Mary Gloster's Ewes by Alan Zuschlag

The best quality of Cluns, however, is their mothering ability and ease of lambing. Those narrow little heads just slide out and the ewe most often starts pawing them up to nurse before the little buggers have even gotten their breath. The lambs also are keen and ready to get right on with it. At sub-zero temperatures that frequently occur during lambing, this means something. I don’t think that a lot of the people today that have off-farm jobs are prepared to stay up all night in the lambing barn and then go off to work in the morning. Personally, I turn off the barn lights at 9:30 and don’t go back until dawn. I’m not saying that there are never going to be problems, but, in general, the Cluns take care of themselves.

I think we have to ask ourselves just what do we really need in a breed. The popular breeds today, and not just sheep breeds, have been chosen primarily for just one characteristic: production. Quantity has replaced quality repeatedly. We have gigantic, grain-stuffed sheep, absurd volumes of inferior tasting milk, eggs, and meat, and fruit and vegetables that last forever, but are absolutely tasteless.
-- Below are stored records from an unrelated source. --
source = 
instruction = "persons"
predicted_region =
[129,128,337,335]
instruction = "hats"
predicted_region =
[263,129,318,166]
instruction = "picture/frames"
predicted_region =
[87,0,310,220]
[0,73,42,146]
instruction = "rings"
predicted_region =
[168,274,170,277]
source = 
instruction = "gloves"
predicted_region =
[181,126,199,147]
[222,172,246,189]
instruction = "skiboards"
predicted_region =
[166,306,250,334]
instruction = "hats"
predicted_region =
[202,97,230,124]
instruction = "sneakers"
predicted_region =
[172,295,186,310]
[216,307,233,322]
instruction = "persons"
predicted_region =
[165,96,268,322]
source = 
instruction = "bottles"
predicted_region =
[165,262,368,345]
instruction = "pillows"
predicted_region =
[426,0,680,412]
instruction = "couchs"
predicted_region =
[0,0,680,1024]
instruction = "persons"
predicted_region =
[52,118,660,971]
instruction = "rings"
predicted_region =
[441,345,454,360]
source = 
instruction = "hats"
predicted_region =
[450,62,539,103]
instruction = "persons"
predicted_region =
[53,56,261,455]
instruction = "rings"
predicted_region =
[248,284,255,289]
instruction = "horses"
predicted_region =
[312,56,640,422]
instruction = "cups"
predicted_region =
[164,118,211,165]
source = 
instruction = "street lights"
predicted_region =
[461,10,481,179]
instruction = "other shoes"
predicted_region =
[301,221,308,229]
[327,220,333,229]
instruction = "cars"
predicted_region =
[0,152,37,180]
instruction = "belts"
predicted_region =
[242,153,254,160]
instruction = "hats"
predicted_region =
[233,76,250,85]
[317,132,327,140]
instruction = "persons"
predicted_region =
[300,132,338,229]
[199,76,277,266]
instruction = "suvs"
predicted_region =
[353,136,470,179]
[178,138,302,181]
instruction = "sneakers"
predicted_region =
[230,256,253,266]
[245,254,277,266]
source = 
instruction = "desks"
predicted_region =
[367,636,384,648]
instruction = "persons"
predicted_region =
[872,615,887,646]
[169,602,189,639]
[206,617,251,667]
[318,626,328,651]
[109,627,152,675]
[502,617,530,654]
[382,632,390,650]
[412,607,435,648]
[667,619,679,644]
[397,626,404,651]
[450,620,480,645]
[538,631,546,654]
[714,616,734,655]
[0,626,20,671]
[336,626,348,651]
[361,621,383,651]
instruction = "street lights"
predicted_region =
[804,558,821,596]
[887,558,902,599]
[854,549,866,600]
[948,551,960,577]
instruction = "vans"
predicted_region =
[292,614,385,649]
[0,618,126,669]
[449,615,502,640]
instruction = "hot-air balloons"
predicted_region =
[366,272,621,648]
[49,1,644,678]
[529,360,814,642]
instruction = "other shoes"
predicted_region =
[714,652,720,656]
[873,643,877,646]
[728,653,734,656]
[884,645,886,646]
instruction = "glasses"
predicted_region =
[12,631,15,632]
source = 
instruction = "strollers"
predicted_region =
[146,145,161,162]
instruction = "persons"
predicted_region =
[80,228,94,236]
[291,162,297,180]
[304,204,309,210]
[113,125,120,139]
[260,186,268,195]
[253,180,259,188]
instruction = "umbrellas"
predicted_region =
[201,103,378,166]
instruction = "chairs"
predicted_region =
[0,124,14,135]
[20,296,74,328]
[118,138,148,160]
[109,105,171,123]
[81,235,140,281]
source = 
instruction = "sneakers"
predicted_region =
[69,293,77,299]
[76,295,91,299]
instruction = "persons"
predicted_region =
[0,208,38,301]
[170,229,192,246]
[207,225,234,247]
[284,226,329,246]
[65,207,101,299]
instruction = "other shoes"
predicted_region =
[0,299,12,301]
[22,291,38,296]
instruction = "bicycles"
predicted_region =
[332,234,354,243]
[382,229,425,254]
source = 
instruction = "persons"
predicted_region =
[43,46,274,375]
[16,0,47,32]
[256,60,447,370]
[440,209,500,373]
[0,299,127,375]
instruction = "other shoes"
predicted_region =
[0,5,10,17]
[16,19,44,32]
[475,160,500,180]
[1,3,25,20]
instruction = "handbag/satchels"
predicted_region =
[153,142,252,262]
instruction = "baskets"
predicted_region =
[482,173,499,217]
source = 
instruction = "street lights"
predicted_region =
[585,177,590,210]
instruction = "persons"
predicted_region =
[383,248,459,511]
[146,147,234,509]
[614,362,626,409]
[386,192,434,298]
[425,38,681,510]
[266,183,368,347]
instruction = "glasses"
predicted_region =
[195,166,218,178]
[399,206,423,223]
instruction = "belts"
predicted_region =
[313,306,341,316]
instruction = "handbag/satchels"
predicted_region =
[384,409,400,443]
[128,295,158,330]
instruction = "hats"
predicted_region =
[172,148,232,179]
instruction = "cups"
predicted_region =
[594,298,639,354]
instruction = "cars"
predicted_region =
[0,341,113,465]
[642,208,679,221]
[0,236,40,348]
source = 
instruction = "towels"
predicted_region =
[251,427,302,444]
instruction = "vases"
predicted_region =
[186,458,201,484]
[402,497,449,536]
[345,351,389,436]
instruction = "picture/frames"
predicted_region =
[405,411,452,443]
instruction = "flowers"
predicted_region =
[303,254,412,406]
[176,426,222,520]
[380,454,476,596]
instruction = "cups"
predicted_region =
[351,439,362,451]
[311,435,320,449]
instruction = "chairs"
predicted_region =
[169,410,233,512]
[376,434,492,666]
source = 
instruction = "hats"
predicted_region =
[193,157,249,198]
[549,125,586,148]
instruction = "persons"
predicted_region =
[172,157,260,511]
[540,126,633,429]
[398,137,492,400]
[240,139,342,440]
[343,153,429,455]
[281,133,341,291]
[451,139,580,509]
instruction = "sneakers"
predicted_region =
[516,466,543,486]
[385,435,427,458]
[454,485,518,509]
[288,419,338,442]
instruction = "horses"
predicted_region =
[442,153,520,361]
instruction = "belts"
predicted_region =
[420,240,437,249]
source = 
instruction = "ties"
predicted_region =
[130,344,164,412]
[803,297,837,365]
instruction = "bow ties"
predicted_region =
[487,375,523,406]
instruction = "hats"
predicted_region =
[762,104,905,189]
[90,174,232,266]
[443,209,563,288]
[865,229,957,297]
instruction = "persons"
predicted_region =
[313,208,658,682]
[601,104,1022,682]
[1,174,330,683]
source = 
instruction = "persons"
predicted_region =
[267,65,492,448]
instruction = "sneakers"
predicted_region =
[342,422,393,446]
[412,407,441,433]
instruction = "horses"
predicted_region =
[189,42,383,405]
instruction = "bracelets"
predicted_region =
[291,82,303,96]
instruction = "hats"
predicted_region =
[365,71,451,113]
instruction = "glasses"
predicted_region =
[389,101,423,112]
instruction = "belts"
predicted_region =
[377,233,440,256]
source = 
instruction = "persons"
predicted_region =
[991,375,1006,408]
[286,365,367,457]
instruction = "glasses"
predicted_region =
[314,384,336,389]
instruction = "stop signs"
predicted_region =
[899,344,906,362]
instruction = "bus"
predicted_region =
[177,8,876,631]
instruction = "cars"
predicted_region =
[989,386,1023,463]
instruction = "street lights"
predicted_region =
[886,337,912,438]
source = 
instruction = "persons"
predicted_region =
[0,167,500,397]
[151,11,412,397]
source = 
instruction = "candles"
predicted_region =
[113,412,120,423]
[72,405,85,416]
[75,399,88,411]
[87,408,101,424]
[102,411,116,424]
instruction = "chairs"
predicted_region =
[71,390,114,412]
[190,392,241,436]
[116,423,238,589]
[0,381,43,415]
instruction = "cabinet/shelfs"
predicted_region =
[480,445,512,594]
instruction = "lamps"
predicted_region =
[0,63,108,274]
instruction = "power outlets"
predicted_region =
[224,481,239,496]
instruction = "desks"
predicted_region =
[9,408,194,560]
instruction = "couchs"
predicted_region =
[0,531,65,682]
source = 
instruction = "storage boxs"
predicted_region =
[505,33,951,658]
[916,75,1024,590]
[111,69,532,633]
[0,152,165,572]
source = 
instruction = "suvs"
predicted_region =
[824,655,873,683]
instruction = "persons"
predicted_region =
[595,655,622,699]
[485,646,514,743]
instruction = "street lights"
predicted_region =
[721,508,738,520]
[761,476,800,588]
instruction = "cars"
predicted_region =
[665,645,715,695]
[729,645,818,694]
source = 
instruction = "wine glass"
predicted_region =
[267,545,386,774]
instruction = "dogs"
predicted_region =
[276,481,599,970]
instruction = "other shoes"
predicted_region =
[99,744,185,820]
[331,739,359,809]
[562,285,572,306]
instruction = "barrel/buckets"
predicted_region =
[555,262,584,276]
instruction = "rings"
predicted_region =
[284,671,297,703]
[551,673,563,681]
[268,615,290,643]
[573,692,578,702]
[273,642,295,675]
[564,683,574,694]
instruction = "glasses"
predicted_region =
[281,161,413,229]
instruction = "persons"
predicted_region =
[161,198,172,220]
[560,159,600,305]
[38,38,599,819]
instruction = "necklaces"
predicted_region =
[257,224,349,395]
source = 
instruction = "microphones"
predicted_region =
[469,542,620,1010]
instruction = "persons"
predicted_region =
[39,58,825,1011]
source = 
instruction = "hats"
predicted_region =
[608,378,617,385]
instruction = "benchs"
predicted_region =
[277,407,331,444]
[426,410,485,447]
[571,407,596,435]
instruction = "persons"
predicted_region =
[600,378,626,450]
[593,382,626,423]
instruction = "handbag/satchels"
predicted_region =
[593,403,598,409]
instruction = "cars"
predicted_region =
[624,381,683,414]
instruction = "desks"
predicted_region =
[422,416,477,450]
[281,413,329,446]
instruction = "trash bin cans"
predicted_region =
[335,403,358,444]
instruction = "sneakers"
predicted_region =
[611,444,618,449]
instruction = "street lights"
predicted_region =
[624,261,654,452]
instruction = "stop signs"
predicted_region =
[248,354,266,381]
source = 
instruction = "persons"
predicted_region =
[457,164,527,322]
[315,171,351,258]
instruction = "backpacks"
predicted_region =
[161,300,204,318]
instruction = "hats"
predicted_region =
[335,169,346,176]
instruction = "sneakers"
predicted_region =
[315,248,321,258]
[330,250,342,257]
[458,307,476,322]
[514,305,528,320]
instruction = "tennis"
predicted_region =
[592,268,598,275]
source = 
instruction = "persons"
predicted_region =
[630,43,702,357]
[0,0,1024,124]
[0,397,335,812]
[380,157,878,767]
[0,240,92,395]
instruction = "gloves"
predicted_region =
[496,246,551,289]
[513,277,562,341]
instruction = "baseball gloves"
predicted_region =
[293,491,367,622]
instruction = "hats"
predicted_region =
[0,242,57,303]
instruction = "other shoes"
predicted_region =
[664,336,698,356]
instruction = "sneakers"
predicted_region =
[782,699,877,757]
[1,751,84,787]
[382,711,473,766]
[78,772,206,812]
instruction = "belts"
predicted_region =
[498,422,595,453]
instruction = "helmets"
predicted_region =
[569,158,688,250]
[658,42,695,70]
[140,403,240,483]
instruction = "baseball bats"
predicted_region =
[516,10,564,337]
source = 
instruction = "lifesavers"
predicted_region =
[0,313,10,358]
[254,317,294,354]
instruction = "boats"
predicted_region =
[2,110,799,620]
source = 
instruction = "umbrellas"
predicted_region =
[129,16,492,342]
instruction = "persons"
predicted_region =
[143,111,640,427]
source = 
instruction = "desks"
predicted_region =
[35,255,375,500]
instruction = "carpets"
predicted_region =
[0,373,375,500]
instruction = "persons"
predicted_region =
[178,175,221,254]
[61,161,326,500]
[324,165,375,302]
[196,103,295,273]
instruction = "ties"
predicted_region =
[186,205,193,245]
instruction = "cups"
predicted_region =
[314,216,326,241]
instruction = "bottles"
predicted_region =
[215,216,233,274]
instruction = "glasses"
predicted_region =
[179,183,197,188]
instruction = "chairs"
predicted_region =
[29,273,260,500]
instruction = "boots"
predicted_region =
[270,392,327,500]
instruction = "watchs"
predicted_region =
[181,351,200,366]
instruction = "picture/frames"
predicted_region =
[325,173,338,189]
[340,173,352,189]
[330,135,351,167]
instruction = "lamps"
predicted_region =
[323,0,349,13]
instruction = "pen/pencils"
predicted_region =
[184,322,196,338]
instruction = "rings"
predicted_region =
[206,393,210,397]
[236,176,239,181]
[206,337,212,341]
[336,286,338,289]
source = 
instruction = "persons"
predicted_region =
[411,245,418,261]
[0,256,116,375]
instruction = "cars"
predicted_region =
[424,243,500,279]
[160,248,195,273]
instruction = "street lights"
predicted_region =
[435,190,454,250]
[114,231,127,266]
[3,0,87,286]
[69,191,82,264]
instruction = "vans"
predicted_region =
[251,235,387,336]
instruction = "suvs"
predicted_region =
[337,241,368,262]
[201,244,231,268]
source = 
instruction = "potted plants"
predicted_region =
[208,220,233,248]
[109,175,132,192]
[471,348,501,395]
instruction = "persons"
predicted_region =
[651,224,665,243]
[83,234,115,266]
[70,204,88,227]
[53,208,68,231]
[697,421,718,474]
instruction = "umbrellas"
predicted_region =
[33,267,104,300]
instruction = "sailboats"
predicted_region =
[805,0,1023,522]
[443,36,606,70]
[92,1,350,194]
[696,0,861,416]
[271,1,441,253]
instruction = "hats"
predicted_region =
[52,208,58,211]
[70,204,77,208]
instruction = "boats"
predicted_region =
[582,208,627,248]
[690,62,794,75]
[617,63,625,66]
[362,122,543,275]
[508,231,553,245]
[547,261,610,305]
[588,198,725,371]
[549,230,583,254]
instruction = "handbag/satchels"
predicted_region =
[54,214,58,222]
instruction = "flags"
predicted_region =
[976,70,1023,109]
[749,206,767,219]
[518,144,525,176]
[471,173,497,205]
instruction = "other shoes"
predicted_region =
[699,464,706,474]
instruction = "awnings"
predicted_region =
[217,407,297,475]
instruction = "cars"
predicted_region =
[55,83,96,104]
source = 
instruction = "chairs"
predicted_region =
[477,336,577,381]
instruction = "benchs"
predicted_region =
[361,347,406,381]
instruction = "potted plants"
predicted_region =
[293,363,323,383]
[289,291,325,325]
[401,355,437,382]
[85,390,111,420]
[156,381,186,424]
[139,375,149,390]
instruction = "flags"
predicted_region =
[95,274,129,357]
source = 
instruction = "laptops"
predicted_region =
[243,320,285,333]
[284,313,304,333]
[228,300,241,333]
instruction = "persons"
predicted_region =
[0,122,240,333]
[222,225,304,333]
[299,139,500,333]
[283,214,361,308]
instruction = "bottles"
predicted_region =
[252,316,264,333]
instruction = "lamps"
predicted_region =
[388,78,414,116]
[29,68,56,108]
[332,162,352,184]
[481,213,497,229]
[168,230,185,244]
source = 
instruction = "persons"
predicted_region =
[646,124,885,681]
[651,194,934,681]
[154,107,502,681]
Production has become the bottom line. It’s time now to consider the whole animal and the whole environment. It’s time to begin looking at health, longevity, vitality, hardiness, and adaptability. This doesn’t mean we disregard efficiency or economics, but it does mean a more sober evaluation of total energy utilization, a more sensitive ecological awareness, and a more frugal and humane approach to agriculture.